Data provided -
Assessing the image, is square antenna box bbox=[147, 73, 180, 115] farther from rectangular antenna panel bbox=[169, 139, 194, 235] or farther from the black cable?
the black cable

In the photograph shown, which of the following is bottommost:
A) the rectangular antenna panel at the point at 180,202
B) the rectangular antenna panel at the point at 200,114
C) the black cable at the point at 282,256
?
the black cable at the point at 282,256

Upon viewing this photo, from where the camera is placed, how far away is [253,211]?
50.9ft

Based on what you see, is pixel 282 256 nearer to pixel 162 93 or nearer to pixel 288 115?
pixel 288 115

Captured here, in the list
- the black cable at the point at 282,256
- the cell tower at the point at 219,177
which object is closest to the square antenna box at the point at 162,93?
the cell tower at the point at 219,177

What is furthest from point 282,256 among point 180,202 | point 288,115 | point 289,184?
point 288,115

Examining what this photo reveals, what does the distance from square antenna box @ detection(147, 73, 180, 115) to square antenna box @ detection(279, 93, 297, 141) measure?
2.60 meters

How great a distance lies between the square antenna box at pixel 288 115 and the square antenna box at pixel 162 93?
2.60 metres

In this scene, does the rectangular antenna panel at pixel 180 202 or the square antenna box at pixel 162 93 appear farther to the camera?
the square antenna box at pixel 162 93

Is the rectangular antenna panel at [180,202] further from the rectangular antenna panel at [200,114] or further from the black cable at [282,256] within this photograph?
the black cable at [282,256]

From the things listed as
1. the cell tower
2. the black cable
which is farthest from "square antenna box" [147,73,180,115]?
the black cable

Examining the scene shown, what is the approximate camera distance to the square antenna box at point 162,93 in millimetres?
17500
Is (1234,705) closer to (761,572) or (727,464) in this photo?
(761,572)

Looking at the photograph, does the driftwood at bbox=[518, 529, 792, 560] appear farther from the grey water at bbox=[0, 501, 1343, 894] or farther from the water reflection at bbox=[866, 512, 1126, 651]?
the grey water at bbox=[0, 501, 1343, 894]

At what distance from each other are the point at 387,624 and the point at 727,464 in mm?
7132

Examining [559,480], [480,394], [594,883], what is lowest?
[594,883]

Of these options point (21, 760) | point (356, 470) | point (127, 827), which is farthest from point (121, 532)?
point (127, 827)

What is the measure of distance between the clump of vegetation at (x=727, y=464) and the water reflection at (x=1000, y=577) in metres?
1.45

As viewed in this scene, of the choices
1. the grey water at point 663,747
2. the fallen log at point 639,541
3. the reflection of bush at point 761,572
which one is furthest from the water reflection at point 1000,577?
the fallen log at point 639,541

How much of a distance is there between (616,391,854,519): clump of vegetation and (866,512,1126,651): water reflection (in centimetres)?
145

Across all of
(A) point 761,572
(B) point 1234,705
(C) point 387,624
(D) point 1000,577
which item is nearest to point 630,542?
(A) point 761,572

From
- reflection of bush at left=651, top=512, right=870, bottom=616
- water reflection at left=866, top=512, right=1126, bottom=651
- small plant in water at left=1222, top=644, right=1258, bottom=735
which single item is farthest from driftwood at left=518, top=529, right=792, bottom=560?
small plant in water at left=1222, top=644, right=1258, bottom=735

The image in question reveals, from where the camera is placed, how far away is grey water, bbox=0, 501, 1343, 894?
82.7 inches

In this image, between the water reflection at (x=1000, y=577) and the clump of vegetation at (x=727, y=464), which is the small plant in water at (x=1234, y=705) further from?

Required work -
Reproduce every entry above verbatim, character for character, with nothing added or omitted.

In response -
Assessing the image, is square antenna box bbox=[147, 73, 180, 115] farther from rectangular antenna panel bbox=[169, 139, 194, 235] or farther from the black cable?
the black cable

In the photograph shown, which of the following is bottommost:
A) the rectangular antenna panel at the point at 180,202
B) the rectangular antenna panel at the point at 200,114
C) the black cable at the point at 282,256
?
the black cable at the point at 282,256

Upon viewing this photo, from where the camera is placed, how far away is [253,211]?
50.9ft

Based on what you see, is pixel 282 256 nearer to pixel 162 93 or nearer to pixel 288 115?
pixel 288 115

Captured here, in the list
- the black cable at the point at 282,256
- the cell tower at the point at 219,177
which object is closest to the square antenna box at the point at 162,93?
the cell tower at the point at 219,177

What is furthest from point 282,256 among point 180,202 | point 288,115 | point 289,184?
point 288,115

Examining what this photo reveals, what does the distance from square antenna box @ detection(147, 73, 180, 115) to square antenna box @ detection(279, 93, 297, 141) measure?
2.60 meters

How great a distance lies between the square antenna box at pixel 288 115 and the square antenna box at pixel 162 93?
2.60 metres

In this scene, does the rectangular antenna panel at pixel 180 202 or the square antenna box at pixel 162 93 appear farther to the camera?
the square antenna box at pixel 162 93

Is the rectangular antenna panel at [180,202] further from the rectangular antenna panel at [200,114] or further from the black cable at [282,256] within this photograph?
the black cable at [282,256]

From the things listed as
1. the cell tower
2. the black cable
which is farthest from "square antenna box" [147,73,180,115]?
the black cable

Examining the scene shown, what is the approximate camera distance to the square antenna box at point 162,93 in millimetres?
17500
Is (1234,705) closer to (761,572) or (727,464) in this photo?
(761,572)

Looking at the photograph, does the driftwood at bbox=[518, 529, 792, 560] appear farther from the grey water at bbox=[0, 501, 1343, 894] or farther from the water reflection at bbox=[866, 512, 1126, 651]?
the grey water at bbox=[0, 501, 1343, 894]

At what distance from each other are the point at 387,624 and the point at 727,464 in mm?
7132

Examining [559,480], [480,394], [594,883], what is lowest?
[594,883]

Of these options point (21, 760) | point (356, 470) | point (127, 827), which is farthest from point (121, 532)?
point (127, 827)

What is the measure of distance between the clump of vegetation at (x=727, y=464) and the water reflection at (x=1000, y=577) in metres?
1.45

As viewed in this scene, of the choices
1. the grey water at point 663,747
2. the fallen log at point 639,541
3. the reflection of bush at point 761,572
which one is furthest from the water reflection at point 1000,577?
the fallen log at point 639,541

How much of a distance is there between (616,391,854,519): clump of vegetation and (866,512,1126,651): water reflection (in centimetres)?
145

Across all of
(A) point 761,572
(B) point 1234,705
(C) point 387,624
(D) point 1000,577
which item is nearest to point 630,542?
(A) point 761,572

From
- reflection of bush at left=651, top=512, right=870, bottom=616
- water reflection at left=866, top=512, right=1126, bottom=651
- small plant in water at left=1222, top=644, right=1258, bottom=735
which single item is farthest from driftwood at left=518, top=529, right=792, bottom=560?
small plant in water at left=1222, top=644, right=1258, bottom=735

The image in question reveals, from where the camera is placed, how far away is grey water, bbox=0, 501, 1343, 894?
82.7 inches

In this image, between the water reflection at (x=1000, y=577) and the clump of vegetation at (x=727, y=464), which is the small plant in water at (x=1234, y=705) further from?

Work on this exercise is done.